In Global Marxism, Simin Fadaee argues that Marxism remains a living tradition and the cornerstone of revolutionary theory and practice in the Global South. She explores the lives, ideas and legacies of a group of revolutionaries who played a significant role in contributing to counter-hegemonic change. Figures such as Ho Chi Minh, Kwame Nkrumah, Ali Shariati and Subcomandante Marcos did not simply accept the version of Marxism that was given to them – they adapted it to local conditions and contexts. In doing this they demonstrated that Marxism is not a rigid set of propositions but an evolving force whose transformative potential remains enormous.
This global Marxism has much to teach us in the never-ending task of grasping the changing historical conditions of capitalism and the complex world in which we live.

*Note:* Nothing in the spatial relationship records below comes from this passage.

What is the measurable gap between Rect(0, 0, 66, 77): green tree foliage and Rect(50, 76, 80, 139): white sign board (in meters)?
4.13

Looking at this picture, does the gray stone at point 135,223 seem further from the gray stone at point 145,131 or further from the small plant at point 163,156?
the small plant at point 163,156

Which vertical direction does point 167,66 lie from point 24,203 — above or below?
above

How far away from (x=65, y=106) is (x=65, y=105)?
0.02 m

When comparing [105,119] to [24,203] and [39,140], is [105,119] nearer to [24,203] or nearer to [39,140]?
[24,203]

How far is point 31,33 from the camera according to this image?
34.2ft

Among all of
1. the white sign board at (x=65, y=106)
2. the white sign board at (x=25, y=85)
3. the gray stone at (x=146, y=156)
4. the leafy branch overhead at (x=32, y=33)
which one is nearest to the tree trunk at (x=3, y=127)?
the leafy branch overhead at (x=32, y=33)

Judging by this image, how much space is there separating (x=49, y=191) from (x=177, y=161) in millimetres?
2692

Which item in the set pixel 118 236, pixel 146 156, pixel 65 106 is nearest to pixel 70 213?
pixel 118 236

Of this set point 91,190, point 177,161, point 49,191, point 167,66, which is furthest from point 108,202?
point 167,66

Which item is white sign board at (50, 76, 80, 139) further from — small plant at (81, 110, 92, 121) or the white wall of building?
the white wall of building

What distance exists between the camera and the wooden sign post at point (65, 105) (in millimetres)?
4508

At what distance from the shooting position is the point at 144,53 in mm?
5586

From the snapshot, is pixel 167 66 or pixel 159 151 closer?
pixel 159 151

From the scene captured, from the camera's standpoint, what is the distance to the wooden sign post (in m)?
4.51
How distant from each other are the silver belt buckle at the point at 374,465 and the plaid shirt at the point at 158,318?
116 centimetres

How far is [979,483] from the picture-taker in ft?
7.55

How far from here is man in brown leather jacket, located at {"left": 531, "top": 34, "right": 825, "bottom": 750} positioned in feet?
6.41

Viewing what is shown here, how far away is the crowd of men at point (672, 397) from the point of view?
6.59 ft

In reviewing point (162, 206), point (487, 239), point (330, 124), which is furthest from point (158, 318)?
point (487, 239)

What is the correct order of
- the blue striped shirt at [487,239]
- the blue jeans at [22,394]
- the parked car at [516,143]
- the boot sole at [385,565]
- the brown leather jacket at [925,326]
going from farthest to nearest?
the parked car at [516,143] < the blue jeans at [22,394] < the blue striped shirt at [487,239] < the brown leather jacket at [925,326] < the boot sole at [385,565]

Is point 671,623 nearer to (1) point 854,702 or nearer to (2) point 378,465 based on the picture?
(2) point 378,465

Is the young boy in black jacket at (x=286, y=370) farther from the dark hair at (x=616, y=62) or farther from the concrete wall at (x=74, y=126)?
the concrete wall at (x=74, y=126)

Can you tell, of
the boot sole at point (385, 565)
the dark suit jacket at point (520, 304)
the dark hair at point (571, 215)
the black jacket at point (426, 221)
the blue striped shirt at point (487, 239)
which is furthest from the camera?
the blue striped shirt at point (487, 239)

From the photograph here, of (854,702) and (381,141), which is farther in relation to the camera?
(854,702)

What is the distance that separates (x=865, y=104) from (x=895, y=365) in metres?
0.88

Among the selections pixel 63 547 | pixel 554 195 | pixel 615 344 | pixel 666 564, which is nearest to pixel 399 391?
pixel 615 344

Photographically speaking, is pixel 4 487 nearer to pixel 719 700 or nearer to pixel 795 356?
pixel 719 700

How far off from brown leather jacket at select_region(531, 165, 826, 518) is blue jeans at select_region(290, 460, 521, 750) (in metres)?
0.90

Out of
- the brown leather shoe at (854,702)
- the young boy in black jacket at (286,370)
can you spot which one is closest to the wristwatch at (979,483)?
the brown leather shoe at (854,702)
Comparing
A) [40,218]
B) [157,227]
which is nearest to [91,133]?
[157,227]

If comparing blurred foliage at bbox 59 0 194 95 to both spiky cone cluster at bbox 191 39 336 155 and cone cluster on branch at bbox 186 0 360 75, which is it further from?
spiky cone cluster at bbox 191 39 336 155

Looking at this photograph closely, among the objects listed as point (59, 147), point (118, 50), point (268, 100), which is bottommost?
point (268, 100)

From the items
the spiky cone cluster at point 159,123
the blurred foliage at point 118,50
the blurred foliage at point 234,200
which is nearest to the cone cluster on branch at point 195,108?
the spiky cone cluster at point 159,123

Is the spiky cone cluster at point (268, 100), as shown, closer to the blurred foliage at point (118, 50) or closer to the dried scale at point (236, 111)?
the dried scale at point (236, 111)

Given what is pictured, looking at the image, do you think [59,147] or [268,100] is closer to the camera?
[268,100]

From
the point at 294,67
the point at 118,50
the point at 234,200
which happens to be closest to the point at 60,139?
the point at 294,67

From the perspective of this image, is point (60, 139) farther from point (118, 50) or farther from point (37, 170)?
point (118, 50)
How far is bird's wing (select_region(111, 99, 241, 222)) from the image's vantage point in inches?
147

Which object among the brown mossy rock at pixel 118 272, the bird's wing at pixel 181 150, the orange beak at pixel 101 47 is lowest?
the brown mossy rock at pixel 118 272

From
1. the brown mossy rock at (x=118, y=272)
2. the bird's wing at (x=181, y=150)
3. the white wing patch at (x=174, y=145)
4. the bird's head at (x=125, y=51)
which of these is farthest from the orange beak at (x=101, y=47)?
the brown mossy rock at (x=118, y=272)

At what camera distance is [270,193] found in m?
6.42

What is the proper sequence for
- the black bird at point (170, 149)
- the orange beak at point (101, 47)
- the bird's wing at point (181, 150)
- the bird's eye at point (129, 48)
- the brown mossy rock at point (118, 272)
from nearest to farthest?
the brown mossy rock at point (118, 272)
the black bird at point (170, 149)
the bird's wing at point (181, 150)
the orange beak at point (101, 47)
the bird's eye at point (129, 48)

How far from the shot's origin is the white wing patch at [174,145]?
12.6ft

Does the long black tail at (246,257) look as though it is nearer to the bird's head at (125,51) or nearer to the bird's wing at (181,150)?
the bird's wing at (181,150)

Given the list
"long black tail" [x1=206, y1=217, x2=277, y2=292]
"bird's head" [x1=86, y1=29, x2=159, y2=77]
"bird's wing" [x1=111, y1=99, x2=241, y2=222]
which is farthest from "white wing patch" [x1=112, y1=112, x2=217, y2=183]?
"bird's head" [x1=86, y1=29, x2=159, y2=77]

In this panel discussion event, an all-female panel will discuss Marx’s enduring influence, as well as whether writing about Marxism is a male dominated space, and whether women can offer new perspectives. There are very few women who have written books on Marx/Marxism, far fewer than by men, and this event aims to highlight the brilliant research and writing being done by the panellists.
Featuring:
Simin Fadaee is Senior Lecturer in Sociology at the University of Manchester and President of the International Sociological Association Research Committee on Social Classes and Social Movements. She is the author or editor of several books, including Marxism, Religion and Emancipatory Politics (2022) and Understanding Southern Social Movements (2016).
Ana Cecilia Dinerstein is Chair of Political Sociology and Critical Theory at the University of Bath. She has written profusely on labour, subjectivity, labour utopia, the movement of the unemployed in Argentina, social movements in Latin America, hope and Ernst Bloch’s philosophy of hope, critical theory, open Marxism, decolonial and decolonising approaches. At the centre of her research is the quest to understand and explain how people outside institutionalised politics can affect social and political change, through a focus on social movements.
Kate Hardy is Professor of Global Labour at the University of Leeds. She is a scholar of work and employment with an interest in working conditions, collective organizing, gender and self-employment in gendered and marginal forms of employment. Her major work to date has addressed the sex industry and other forms of low paid women’s work, such as early years and childcare. Overall, her research is driven by the key notion that examining the labour processes and relations in more marginalized forms of work can theoretically enrich and conceptually deepen understandings of work and employment.
Helen Yaffe is Senior Lecturer (Economic & Social History) at the University of Glasgow. Her teaching focuses on Latin American and Cuban development. At the LSE, she taught the history of economics and the political economy of late development. She is the author of Che Guevara: The Economics of Revolution (Palgrave Macmillan, 2009) and We Are Cuba! How a Revolutionary People Have Survived in a Post-Soviet World (Yale University Press, 2020).